One of the biggest challenges when designing a processor is the power consumption that occurs when processing and moving information. The problem arises when, in recent years, all of the engineering effort has not been focused on getting the fastest threads, but on communicating enough to get processing fast enough.
Whether a computer uses the Harvard or Von Neumann model, it will need memory that the processor accesses in order to function. In the simplest systems, this memory is on a separate chip and must be accessible via an interconnect or cable. Well, the big problem arises when we take into account a series of basic principles.
The first and most important is the fact that the resistance in a cable increases the longer it is, if we take Ohm’s law into account, we will know that the voltage is the result of multiplying the resistance by the current. . What does this have to do with semiconductors? Let’s not forget that these are small electrical circuits and therefore if the distance at which the data has to operate increases, the power consumption will increase.
The reason is found in the basic formula for calculating energy consumption, which is: P = V2* C * f. Where V is the voltage, C is the load capacity that the semiconductor can withstand and f is the frequency. Well we have seen how the voltage increases with resistance and we have to add that it also increases with clock speed.
Now that we have the basic principle, we find that the solution is to shorten the cables to bring memory closer to processing. Initially we find a limitation and it is none other than the communication between CPU and RAM occurs horizontally on the PCB and the corresponding communication interface routing on each end, so that at some point , we will not be able to continue to reduce the distance.
Since the power consumption increases exponentially with the clock speed, then the best solution is to increase the number of interconnects existing in the communication interface, but we are limited by its size and since it is located on the perimeter of the processor this means increasing its size, which makes it more expensive to manufacture. The solution? Place said memory above the chip, so that we can have matrix wiring.
The two things combined allow us to increase the number of interconnects, which in order to achieve the same bandwidth allows us to reduce the clock speed, but we also have the advantage of having reduced the wiring distance communication, so we also reduce consumption. point. The result? Reduce the energy cost of data traffic by 10%.

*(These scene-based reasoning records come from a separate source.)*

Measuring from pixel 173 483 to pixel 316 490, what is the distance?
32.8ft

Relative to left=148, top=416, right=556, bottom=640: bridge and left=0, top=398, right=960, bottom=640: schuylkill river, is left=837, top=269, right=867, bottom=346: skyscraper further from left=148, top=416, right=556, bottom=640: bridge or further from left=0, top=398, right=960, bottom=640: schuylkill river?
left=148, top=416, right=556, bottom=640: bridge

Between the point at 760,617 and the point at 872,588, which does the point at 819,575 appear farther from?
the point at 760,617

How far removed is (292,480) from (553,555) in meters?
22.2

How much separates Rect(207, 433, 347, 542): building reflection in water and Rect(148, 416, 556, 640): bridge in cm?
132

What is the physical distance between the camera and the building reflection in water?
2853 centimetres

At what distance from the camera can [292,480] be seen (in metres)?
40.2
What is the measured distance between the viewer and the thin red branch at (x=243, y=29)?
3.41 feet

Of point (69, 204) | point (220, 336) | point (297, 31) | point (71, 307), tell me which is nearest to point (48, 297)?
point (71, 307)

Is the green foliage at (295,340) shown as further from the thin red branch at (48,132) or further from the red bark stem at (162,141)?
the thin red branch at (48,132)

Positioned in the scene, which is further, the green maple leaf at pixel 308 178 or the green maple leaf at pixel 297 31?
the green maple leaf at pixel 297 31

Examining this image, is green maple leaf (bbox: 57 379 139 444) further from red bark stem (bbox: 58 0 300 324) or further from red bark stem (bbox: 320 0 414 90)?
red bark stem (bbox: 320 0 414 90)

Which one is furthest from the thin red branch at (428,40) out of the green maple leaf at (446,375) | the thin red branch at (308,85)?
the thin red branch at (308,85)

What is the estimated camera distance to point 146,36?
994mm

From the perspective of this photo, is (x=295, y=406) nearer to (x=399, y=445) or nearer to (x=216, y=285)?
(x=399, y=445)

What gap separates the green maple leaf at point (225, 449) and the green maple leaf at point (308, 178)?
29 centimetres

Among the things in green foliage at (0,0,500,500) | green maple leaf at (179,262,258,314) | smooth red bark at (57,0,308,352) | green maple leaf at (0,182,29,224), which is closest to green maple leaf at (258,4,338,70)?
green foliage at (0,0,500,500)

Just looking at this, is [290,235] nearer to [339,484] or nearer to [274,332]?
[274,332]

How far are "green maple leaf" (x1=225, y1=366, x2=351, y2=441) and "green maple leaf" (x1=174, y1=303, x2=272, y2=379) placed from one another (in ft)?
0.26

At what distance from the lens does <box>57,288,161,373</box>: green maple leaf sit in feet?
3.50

The LLC problem and consumption
In a multi-core design, let’s talk about a CPU or GPU, there is always a cache called LLC or last level which is farthest from the processor, but the closest to memory, its job is:
- Give consistency in the addressing of the memory of the different cores that are part of it.
- Allow communication between the different cores without having to do it in RAM, thus reducing consumption.
- It allows the different hearts that are part of it to access a common memory.
The problem arises when in a design we decide to separate multiple cores from each other to create multiple chips, but without losing the functionality as a whole for each of them. The first problem we faced? By separating them, we lengthened the distance and with it the resistance of the wiring, so the power consumption increased accordingly.
This at certain levels of consumption is not a problem, but in a GPU it is the case and suddenly we see that we cannot create a graphics processor composed of chiplets using traditional communication methods. Hence the development of vertical intercoms to communicate the different chips, which means that they have to be wired vertically with a common intercom base that we call Interposer.
Multi-chip designs exist when there is a need to achieve a level of complexity where the size of a single chip is counterproductive in terms of manufacture and cost, but here vertical interconnections are usually made between the different elements above the interposer with it. But this is not as efficient as a direct interconnection, also because of the relative intercommunication distance.
On the other hand, when we talk about an implementation with a small scale chip, we end up opting for stacking two or more chips on top of each other and intercommunicating them vertically. It can be two memories, two processors, or the combination of memory and processor. We already have several cases of this in current hardware, such as HBM memory or 3D-NAND Flash, the already retired Lakefield from Intel and Zen 3 cores with V-Cache from AMD.
So the 3DIC is not science fiction, it’s something that we have had for several years in the hardware world and which consists in creating integrated circuits in which the interaction between the components is done vertically. instead of horizontally. This brings the advantages that we mentioned previously on vertical interconnections in the face of energy consumption.